FD: What was it like working with OMA?
LT: You can't mention everything you learn working there, meeting people from all over the world, working all over the world, traveling. It is an incredible experience, culturally, and professionally. We started with a close-knit team in the office. There were four of us, a Mexican, a Japanese, a German, and me. We started doing a lot of work together. At one point, the firm was invited to do a competition for Dubai. We could only do a tower 300 meters high. So we did a project called Renaissance - which was for Rem a key project, in the sense of understanding that we had to go back to extreme simplicity.
FD: What is it like to build in a distant place like Manaus?
LT: It is a very isolated city, totally isolated from the rest of Brazil or the rest of the world. So there is a logistical challenge. Although there is an important economy and a lot of money, the majority of the population is very poor. It is a generic city and this makes the budgets of the works, of the projects we are working on, very low. It is very challenging to have to work with few options for construction materials. We are always working with the minimum, so there is nothing that is not necessary. We think that the most important thing is a perfect implementation, although it never is, and to work a lot on climate and passive sustainability. I don't think this requires any kind of big budget. The value of the project seems to us much more important than others.
FD: Your award-winning project, Cassina Innovation House, says a lot about the issues you mention about climate and nature, but also at the same time with the theme of heritage. Can you elaborate on this theme?
LT: Manaus was a city that had its first strong economic cycle at the beginning of the last century, during the rubber boom. There was great wealth: it was said that people were so rich because of the rubber that they sent their clothes to Europe to be cleaned and brought them back clean from Europe. It was a city where many palaces were built and eclectic Portuguese colonial architecture, but that cycle quickly stopped and left a city with a lot of totally abandoned buildings. The interesting thing is that the new constructions in the center were rarely demolished or destroyed. So it's a center that has an architectural eclecticism of very different works. It's interesting because it's not like a museum city or some other more well-preserved city. Nor is it like São Paulo, which doesn't have much colonial architecture. There was a big conservation effort by the public authorities in the last 20 years, but it was always about heritage qualification linked to the notion of reconstruction faithful to what it was more than 100 years ago. I think the Cassina building was a very difficult project to be accepted as a project. We had a lot of problems. It took seven years to start the work. Today with the use of the building, which is a very intense use, there was an enormous acceptance of the population in relation to this type of intervention, which is more radical in local terms. The fact that we have won many prizes with this project also makes the people who work in the Cassina extremely proud. The people of the neighborhood where it is located are also very proud and started a movement of qualification for the environment. There was a greater acceptance than expected. So that is a success.

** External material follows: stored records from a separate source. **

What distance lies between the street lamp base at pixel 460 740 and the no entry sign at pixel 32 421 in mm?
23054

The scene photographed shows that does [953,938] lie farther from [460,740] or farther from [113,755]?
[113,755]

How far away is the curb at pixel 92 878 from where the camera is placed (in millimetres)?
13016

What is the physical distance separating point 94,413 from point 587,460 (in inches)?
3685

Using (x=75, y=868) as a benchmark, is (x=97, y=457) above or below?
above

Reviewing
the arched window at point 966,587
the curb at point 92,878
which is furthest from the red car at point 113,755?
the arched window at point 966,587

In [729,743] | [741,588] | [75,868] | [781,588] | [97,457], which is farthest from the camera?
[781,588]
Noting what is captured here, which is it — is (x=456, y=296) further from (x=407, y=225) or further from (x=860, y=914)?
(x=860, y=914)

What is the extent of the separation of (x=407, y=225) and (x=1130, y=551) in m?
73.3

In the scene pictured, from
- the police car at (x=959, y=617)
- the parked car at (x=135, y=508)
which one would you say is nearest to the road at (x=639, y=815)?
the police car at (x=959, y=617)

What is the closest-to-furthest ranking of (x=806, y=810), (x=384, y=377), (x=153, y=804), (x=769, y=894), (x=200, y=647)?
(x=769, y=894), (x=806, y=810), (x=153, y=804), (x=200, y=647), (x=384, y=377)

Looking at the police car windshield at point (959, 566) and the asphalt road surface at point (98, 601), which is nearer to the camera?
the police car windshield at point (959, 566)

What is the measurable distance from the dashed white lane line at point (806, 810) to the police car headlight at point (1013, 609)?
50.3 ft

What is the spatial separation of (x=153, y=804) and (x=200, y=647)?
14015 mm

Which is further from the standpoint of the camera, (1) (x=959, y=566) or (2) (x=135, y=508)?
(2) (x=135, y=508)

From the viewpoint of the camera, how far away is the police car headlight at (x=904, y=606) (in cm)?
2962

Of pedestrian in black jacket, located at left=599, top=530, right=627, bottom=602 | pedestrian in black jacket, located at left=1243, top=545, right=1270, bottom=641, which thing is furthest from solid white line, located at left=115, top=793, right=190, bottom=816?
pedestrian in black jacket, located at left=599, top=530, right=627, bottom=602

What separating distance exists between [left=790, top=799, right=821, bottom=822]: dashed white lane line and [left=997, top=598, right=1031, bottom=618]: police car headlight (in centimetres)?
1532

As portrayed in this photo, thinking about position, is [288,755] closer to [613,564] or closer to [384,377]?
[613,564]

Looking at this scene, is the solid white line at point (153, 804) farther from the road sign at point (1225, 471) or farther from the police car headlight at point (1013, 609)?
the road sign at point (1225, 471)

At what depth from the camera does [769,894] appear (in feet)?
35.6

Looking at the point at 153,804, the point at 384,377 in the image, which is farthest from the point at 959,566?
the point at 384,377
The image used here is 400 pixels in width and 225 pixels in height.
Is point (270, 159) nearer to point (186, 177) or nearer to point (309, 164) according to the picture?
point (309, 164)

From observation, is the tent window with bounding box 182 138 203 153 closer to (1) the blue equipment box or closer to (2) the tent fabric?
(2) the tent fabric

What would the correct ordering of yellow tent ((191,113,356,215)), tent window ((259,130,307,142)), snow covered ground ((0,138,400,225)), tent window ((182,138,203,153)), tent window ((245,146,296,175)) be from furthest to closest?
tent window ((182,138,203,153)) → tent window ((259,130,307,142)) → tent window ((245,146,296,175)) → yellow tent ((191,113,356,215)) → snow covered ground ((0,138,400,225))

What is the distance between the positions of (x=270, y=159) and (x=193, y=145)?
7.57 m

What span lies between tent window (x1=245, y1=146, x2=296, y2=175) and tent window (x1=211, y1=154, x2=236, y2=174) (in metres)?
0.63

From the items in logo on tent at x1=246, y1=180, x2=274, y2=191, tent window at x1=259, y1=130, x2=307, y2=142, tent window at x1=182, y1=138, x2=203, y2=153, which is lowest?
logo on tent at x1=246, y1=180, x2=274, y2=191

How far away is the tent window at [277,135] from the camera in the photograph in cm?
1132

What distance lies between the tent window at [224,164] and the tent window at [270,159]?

FD: I imagine you now have more new projects in Manaus. What are your next works?
LT: Yes, but I imagined that we could have had more contacts to do more Cassina projects in the center of Manaus. There was a lot of interest, but nothing that turned into a contract or another project of this kind. However, the firm got quite a lot of notoriety in the city and beyond because of this project. Today we have projects all over Brazil and outside Brazil. Projects in Africa and the Caribbean. We changed the scale a bit: we used to do a lot of houses, a lot of residences. Today we have more commercial, corporate, and larger-scale projects. We are, among others, with two large projects. They are a housing complex of 415 or 420 social rooms, which is a very interesting challenge. And another was a closed competition that we won to build a 20,000 square meter commercial tower in Manaus. I am very excited about these projects, which will soon be made public.